Requirement: Copy each line containing the word "skola" from the records that follow, please.

[[ Exercise materials, beginning ]]

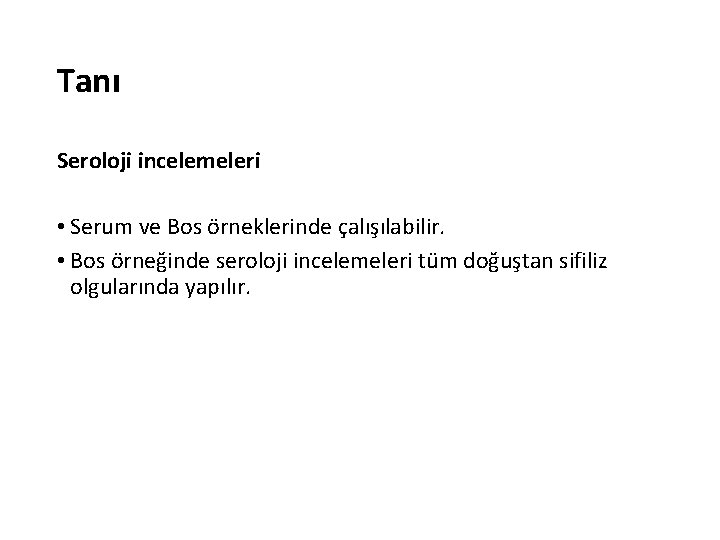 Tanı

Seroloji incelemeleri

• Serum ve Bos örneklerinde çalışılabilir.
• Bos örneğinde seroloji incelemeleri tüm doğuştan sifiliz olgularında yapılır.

[[ Exercise materials, end ]]
[[ Exercise materials, beginning ]]

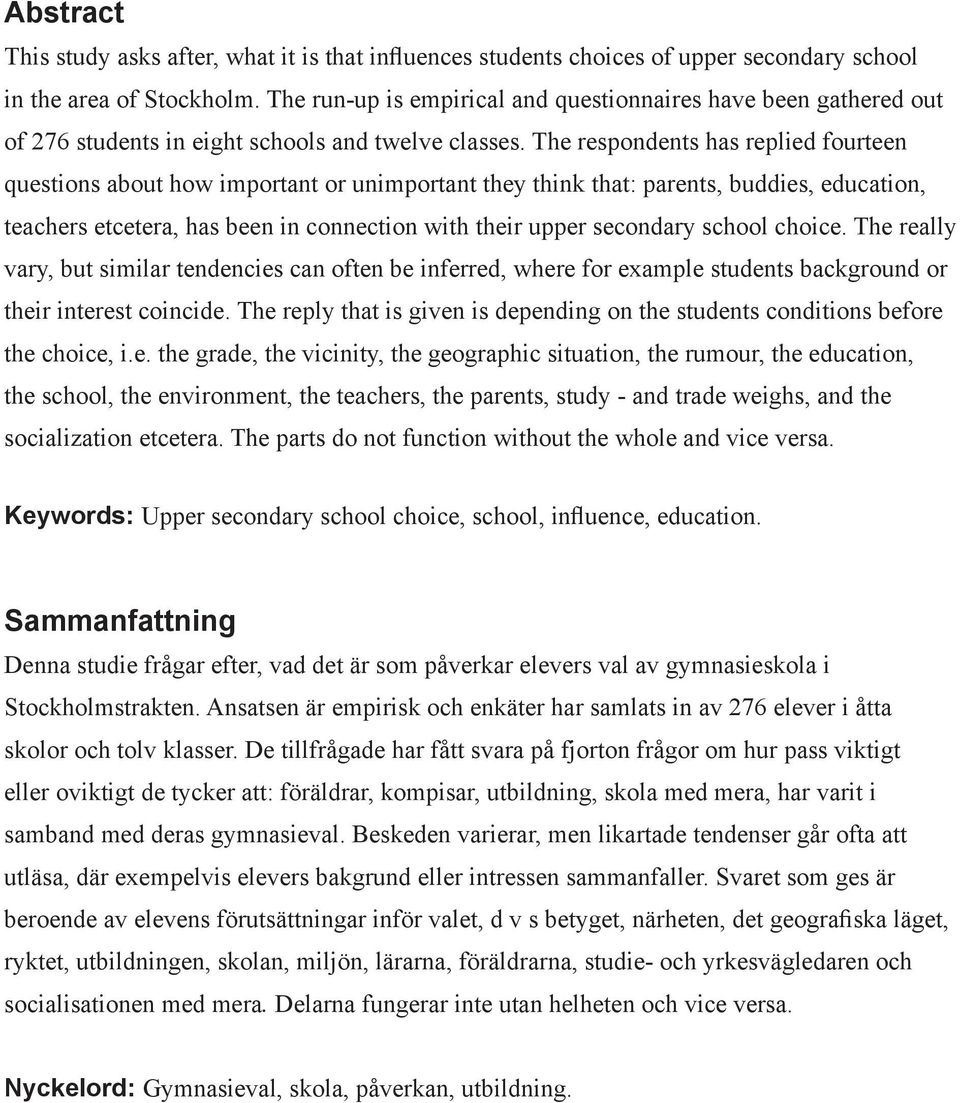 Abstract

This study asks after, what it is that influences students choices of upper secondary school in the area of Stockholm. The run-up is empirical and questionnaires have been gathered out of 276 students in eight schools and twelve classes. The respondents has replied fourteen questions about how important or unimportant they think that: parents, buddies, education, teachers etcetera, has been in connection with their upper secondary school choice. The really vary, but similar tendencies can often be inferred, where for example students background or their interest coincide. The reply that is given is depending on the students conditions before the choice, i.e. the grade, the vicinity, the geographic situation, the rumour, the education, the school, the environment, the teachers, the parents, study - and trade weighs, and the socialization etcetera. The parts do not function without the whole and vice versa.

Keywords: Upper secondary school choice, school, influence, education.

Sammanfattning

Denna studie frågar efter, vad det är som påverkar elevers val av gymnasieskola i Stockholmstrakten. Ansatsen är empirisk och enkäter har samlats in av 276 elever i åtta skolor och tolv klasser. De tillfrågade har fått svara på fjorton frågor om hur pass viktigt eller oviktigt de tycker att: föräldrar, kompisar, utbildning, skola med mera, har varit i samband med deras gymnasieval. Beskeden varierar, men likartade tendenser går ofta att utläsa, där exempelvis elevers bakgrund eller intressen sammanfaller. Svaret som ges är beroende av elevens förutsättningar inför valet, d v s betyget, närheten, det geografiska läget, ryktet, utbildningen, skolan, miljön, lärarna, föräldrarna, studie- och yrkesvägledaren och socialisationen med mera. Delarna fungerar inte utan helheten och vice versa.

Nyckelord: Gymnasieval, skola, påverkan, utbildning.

[[ Exercise materials, end ]]

Result of the exercise:
Denna studie frågar efter, vad det är som påverkar elevers val av gymnasieskola i Stockholmstrakten. Ansatsen är empirisk och enkäter har samlats in av 276 elever i åtta skolor och tolv klasser. De tillfrågade har fått svara på fjorton frågor om hur pass viktigt eller oviktigt de tycker att: föräldrar, kompisar, utbildning, skola med mera, har varit i samband med deras gymnasieval. Beskeden varierar, men likartade tendenser går ofta att utläsa, där exempelvis elevers bakgrund eller intressen sammanfaller. Svaret som ges är beroende av elevens förutsättningar inför valet, d v s betyget, närheten, det geografiska läget, ryktet, utbildningen, skolan, miljön, lärarna, föräldrarna, studie- och yrkesvägledaren och socialisationen med mera. Delarna fungerar inte utan helheten och vice versa.
Nyckelord: Gymnasieval, skola, påverkan, utbildning.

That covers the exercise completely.